## [Task details]
Read the data and repeat it in full, exactly.

## [Dataset extract]
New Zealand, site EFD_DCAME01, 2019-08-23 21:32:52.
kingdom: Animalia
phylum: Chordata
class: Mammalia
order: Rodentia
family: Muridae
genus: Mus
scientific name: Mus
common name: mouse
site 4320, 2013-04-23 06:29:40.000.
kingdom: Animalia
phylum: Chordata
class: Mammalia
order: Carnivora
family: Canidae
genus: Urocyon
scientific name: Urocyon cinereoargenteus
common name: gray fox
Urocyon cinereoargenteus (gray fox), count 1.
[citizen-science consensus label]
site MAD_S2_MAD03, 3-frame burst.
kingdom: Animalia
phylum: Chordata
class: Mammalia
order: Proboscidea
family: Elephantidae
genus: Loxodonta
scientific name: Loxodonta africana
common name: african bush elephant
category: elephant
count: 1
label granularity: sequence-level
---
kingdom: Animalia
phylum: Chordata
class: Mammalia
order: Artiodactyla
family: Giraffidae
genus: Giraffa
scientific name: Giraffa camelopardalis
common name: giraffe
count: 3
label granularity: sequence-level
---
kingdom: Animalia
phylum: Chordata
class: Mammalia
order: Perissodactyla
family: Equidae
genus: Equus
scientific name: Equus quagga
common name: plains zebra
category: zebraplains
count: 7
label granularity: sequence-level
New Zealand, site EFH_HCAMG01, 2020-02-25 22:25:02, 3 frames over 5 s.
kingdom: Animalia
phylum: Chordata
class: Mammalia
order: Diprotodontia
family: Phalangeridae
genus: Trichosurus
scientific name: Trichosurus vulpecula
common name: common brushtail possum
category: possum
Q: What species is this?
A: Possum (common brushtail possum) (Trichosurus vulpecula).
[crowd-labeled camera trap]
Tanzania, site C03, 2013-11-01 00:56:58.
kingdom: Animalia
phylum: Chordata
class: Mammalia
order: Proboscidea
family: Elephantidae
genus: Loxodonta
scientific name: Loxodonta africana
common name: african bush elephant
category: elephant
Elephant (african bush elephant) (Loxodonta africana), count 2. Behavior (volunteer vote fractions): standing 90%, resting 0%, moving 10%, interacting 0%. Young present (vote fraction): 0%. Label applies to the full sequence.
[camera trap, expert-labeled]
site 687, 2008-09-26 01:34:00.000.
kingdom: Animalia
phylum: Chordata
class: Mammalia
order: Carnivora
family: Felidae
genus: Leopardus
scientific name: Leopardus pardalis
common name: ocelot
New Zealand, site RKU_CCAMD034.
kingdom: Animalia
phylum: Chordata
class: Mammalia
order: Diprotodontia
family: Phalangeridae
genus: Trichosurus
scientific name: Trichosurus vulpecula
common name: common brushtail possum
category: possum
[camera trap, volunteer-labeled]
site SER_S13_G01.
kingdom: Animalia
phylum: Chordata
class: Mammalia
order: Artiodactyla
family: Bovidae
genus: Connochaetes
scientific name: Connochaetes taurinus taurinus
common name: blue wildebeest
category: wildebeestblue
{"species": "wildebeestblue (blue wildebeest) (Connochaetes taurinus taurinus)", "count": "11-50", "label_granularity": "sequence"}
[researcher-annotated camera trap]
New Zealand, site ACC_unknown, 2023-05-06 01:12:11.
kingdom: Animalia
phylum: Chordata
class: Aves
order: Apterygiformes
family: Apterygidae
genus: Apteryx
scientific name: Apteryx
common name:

## [Answer to the exercise]
New Zealand, site EFD_DCAME01, 2019-08-23 21:32:52.
kingdom: Animalia
phylum: Chordata
class: Mammalia
order: Rodentia
family: Muridae
genus: Mus
scientific name: Mus
common name: mouse
site 4320, 2013-04-23 06:29:40.000.
kingdom: Animalia
phylum: Chordata
class: Mammalia
order: Carnivora
family: Canidae
genus: Urocyon
scientific name: Urocyon cinereoargenteus
common name: gray fox
Urocyon cinereoargenteus (gray fox), count 1.
[citizen-science consensus label]
site MAD_S2_MAD03, 3-frame burst.
kingdom: Animalia
phylum: Chordata
class: Mammalia
order: Proboscidea
family: Elephantidae
genus: Loxodonta
scientific name: Loxodonta africana
common name: african bush elephant
category: elephant
count: 1
label granularity: sequence-level
---
kingdom: Animalia
phylum: Chordata
class: Mammalia
order: Artiodactyla
family: Giraffidae
genus: Giraffa
scientific name: Giraffa camelopardalis
common name: giraffe
count: 3
label granularity: sequence-level
---
kingdom: Animalia
phylum: Chordata
class: Mammalia
order: Perissodactyla
family: Equidae
genus: Equus
scientific name: Equus quagga
common name: plains zebra
category: zebraplains
count: 7
label granularity: sequence-level
New Zealand, site EFH_HCAMG01, 2020-02-25 22:25:02, 3 frames over 5 s.
kingdom: Animalia
phylum: Chordata
class: Mammalia
order: Diprotodontia
family: Phalangeridae
genus: Trichosurus
scientific name: Trichosurus vulpecula
common name: common brushtail possum
category: possum
Q: What species is this?
A: Possum (common brushtail possum) (Trichosurus vulpecula).
[crowd-labeled camera trap]
Tanzania, site C03, 2013-11-01 00:56:58.
kingdom: Animalia
phylum: Chordata
class: Mammalia
order: Proboscidea
family: Elephantidae
genus: Loxodonta
scientific name: Loxodonta africana
common name: african bush elephant
category: elephant
Elephant (african bush elephant) (Loxodonta africana), count 2. Behavior (volunteer vote fractions): standing 90%, resting 0%, moving 10%, interacting 0%. Young present (vote fraction): 0%. Label applies to the full sequence.
[camera trap, expert-labeled]
site 687, 2008-09-26 01:34:00.000.
kingdom: Animalia
phylum: Chordata
class: Mammalia
order: Carnivora
family: Felidae
genus: Leopardus
scientific name: Leopardus pardalis
common name: ocelot
New Zealand, site RKU_CCAMD034.
kingdom: Animalia
phylum: Chordata
class: Mammalia
order: Diprotodontia
family: Phalangeridae
genus: Trichosurus
scientific name: Trichosurus vulpecula
common name: common brushtail possum
category: possum
[camera trap, volunteer-labeled]
site SER_S13_G01.
kingdom: Animalia
phylum: Chordata
class: Mammalia
order: Artiodactyla
family: Bovidae
genus: Connochaetes
scientific name: Connochaetes taurinus taurinus
common name: blue wildebeest
category: wildebeestblue
{"species": "wildebeestblue (blue wildebeest) (Connochaetes taurinus taurinus)", "count": "11-50", "label_granularity": "sequence"}
[researcher-annotated camera trap]
New Zealand, site ACC_unknown, 2023-05-06 01:12:11.
kingdom: Animalia
phylum: Chordata
class: Aves
order: Apterygiformes
family: Apterygidae
genus: Apteryx
scientific name: Apteryx
common name:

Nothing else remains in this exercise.